The suppression of wages by the unions has gone hand in hand with the offloading of increased costs onto the shoulders of workers. A report in the New York Times details how over the past decade families have been “bled dry” by the rise in rent, health insurance premiums, drug costs, student loans, and child care. According to the Times, “Family premiums for employer-based health insurance jumped by 47 percent between 2011 and 2021, and deductibles and out-of-pocket costs shot up by almost 70 percent. The average price for brand-name drugs on Medicare Part D rose by 236 percent between 2009 and 2018. Between 1980 and 2018, the average cost of an undergraduate education rose by 169 percent.”

To further undermine the class struggle, the US Federal Reserve is sharply increasing interest rates to drive up unemployment.  Another 0.75 to 1 percent increase in the key federal interest rate is expected when the Fed governors meet later this month, following a 0.75 percent rise in June.

While the inflationary crisis was triggered by years of bank bailouts and money printing aimed at enriching the financial oligarchy, the ruling class seeks to resolve the crisis it has produced by throwing millions of workers into unemployment as a means to force workers to accept even lower wages.

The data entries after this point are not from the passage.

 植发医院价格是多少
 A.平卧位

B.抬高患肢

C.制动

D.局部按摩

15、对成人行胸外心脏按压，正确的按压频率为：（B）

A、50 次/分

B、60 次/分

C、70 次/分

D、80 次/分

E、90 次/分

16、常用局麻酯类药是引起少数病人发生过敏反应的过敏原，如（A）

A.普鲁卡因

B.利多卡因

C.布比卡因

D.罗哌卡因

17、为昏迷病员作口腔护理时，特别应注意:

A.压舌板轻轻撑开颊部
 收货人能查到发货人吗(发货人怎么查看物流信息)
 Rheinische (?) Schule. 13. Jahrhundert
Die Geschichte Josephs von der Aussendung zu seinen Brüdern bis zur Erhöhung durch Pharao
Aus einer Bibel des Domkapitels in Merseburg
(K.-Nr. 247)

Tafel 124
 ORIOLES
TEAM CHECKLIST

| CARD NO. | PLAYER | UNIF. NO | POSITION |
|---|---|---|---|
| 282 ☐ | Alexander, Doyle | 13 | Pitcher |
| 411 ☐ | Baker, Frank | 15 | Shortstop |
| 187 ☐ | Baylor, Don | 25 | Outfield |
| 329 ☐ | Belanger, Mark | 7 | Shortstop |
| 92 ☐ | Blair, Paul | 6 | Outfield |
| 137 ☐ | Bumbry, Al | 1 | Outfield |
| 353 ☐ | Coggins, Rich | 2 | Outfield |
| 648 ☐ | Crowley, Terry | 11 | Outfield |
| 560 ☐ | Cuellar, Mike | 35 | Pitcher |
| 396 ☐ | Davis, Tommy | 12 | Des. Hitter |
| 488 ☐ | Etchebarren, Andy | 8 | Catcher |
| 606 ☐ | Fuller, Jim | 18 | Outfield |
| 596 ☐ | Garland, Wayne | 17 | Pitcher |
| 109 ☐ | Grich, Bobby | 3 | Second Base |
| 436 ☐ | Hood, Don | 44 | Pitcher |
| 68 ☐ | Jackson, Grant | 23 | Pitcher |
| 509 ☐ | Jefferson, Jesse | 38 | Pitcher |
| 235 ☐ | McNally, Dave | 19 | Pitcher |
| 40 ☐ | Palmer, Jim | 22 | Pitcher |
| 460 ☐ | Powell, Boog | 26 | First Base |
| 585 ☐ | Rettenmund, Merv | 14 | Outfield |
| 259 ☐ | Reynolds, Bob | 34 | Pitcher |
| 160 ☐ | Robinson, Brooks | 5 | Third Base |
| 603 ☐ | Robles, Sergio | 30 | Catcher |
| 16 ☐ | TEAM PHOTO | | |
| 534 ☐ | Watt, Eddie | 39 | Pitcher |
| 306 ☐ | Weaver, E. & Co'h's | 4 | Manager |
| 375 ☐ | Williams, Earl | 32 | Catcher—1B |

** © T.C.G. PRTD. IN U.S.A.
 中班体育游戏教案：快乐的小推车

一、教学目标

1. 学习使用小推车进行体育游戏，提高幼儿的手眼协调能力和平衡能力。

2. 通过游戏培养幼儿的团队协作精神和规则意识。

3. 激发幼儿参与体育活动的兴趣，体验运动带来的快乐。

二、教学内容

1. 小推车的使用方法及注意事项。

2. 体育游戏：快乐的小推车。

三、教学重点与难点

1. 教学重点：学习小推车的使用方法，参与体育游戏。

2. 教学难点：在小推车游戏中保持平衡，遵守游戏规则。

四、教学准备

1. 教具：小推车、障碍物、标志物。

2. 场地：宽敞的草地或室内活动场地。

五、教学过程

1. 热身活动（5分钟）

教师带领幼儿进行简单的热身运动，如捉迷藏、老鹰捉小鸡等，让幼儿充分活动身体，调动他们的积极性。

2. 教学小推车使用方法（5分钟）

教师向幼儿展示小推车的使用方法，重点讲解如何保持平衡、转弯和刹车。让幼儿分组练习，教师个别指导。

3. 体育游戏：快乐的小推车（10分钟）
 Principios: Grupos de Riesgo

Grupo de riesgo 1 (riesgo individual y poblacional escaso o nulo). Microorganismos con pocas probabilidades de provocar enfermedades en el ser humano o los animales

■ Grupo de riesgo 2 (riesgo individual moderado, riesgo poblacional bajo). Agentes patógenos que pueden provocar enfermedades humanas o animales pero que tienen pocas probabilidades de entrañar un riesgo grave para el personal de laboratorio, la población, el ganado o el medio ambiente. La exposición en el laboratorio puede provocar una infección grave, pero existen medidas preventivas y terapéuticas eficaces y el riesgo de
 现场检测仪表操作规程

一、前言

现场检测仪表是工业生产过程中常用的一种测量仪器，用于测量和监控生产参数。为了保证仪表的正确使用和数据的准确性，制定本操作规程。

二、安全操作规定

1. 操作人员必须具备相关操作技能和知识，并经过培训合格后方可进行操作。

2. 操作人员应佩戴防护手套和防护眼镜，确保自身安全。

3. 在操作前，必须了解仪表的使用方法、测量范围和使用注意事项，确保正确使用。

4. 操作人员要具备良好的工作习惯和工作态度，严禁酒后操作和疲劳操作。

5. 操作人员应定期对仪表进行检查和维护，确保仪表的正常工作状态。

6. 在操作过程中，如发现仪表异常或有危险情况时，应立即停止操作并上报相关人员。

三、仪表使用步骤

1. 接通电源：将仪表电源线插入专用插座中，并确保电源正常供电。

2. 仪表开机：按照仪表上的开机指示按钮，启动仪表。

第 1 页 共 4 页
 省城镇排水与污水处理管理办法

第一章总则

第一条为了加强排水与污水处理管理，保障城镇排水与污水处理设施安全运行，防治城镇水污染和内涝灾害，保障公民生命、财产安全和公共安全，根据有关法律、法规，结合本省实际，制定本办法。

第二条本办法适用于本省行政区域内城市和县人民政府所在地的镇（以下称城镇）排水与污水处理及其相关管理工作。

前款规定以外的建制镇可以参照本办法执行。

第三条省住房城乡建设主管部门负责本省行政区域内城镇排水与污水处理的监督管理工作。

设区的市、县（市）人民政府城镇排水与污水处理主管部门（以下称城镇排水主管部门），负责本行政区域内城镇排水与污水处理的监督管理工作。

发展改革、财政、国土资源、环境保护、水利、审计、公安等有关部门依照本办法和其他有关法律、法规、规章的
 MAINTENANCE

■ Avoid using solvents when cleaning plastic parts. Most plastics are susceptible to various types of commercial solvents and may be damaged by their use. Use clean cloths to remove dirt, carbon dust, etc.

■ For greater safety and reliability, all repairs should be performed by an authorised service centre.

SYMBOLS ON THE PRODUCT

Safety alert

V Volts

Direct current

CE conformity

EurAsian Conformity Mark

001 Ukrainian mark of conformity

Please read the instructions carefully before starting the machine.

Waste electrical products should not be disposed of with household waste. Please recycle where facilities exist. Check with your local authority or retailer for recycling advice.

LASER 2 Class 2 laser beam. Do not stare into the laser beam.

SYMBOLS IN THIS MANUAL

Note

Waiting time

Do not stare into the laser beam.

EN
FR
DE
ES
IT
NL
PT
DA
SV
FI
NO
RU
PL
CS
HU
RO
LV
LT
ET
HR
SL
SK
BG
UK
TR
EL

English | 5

Higher interest rates will mean higher mortgage costs as well as higher interest payments on credit cards, student debt and car loans. As a result of the rate increases, the sharpest in more than 30 years, a recession is seen as very likely, with millions of workers facing the loss of jobs, their only lifeline.

To counter the policy of the financial oligarchy, the working class must mount a no less determined struggle to defend its social interests. The fundamental principle should be that the working class is not responsible for the present crisis and must not pay for it.